Here’s a fun trick: When you see someone deriding self-publishing, ask yourself if their critiques don’t in fact apply to all publishing. Generally, they do. And then remember all the advantages listed here and elsewhere that those critics try to wave away but can’t. Among my peers, I’m seeing more and more authors move from traditional publishing to self-publishing. Even Pulitzer Prize winners, Edgar Award winners, Hugo Award winners, and mega celebrities.
I’m also seeing writers like HM Ward, Brenna Aubrey, and myself forego 6 and 7-figure contracts in order to self-publish. The biggest untold story of them all, however, is the number of authors I know who have tried traditional publishing after having success on their own who swear to me that they’ll never do that again. And yet you have pundits claiming that every self-published success runs immediately to a New York publisher. That simply isn’t true.
To recap:
- Very few writers of any stripe earn serious money from their work. Most earn nothing at all.
- Self-published authors, on average, earn more than their traditional counterparts.
- It is disingenuous to compare all self-published works to the mere two percent of works that manage to get traditionally published.
- What is expected of authors is not as different as people think. Self-publishing isn’t that hard, and traditional publishing doesn’t mean writing and doing nothing else.
- The output of what manages to get traditionally published is not any better than the corresponding top 2% of what is self-published.
- Genre matters however you publish.

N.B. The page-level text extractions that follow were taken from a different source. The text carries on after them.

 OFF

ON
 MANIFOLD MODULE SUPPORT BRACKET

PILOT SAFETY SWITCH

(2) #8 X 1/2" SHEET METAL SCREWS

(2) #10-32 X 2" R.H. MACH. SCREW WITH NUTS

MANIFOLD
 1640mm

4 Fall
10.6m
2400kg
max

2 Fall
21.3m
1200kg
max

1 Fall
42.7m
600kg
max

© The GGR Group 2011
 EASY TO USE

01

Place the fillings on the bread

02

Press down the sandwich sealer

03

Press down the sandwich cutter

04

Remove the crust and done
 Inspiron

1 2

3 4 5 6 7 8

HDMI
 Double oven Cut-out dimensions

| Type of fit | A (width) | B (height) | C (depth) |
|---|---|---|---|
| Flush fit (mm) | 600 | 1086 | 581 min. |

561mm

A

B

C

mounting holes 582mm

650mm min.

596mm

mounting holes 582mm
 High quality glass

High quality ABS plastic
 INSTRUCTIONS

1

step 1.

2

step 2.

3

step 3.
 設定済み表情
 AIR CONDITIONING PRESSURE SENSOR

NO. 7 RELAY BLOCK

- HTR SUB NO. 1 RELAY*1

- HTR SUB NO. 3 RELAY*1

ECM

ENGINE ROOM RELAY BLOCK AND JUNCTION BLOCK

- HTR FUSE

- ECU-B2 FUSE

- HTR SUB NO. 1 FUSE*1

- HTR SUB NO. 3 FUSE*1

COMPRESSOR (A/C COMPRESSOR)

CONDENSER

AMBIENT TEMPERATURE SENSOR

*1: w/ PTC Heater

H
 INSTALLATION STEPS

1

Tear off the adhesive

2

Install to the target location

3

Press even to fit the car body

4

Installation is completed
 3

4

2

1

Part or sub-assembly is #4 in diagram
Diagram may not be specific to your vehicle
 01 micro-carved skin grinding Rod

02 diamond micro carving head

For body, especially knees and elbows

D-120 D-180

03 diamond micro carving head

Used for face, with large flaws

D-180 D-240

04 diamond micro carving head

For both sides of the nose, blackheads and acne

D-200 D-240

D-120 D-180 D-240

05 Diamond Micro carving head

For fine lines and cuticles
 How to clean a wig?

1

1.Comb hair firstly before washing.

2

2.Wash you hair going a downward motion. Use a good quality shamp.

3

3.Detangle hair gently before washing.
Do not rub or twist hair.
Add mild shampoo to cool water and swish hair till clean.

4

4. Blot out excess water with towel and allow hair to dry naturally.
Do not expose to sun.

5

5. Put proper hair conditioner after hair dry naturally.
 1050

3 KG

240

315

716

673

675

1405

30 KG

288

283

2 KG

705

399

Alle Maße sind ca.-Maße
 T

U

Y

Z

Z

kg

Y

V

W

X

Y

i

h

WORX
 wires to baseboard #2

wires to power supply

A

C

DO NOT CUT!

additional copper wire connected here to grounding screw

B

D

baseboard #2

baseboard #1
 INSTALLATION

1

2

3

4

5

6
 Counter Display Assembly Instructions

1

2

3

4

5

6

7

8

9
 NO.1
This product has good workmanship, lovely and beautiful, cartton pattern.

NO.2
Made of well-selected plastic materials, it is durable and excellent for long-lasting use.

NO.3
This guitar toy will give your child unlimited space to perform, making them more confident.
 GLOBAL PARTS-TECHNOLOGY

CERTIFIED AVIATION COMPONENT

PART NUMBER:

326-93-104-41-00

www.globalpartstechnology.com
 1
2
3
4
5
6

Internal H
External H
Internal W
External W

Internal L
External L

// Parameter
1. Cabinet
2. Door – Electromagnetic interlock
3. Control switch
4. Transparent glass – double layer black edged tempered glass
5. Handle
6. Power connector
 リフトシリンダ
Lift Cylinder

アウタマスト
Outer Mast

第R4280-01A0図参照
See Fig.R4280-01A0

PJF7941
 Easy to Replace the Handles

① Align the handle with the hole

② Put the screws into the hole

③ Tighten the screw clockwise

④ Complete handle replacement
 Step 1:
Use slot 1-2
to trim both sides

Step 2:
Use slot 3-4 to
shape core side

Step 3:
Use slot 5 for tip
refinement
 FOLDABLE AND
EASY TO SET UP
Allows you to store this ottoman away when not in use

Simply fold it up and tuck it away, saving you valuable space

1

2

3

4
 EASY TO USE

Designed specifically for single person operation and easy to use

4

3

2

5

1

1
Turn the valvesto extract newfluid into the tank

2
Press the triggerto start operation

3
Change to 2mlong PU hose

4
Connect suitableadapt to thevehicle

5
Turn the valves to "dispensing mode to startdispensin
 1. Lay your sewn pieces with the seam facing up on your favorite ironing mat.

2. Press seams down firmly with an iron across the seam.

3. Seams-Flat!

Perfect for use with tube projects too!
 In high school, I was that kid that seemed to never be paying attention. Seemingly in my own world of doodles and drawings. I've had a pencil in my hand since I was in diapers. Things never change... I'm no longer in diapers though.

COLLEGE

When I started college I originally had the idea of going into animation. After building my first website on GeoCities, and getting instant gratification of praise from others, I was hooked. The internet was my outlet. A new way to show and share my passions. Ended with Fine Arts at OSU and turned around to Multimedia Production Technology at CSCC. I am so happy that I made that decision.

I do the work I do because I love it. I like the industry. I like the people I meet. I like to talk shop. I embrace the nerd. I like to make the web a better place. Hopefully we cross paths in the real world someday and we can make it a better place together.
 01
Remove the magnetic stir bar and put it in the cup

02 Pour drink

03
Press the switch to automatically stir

You can shelve it under “fiction” if it makes you happy, but it’s probably still a mystery, fantasy, romance, or speculative fiction story if it’s selling well.
- More than half of all print book sales are now online, and audiobooks are as popular as ever. The “digital revolution” isn’t just about e-books, which is why the playing field is even more level than most care to admit.
- The claims that e-book sales have flattened comes from sources that ignore self-publishing completely. The sales needed to hit the same ranking on Amazon’s bestseller lists keep going up, which means the market is still seeing growth. Ignore pundits who are only covering roughly 50% of the market.
- Most of us write because we love it, not because we expect anything from it. Success cannot be measured by someone else, only yourself.
- Anyone covering this industry from the perspective of publishers or bookstores should be ignored. Seriously. This industry is about the reader and the writer. All discussions about those in the middle should be secondary, at best.
- Finally and most importantly, there shouldn’t be any animus between writers, however they publish. This is hard enough without trying to tear each other down. We are in this together. It’s our world that’s changing. In many ways, we should be standing together and demand that it change faster.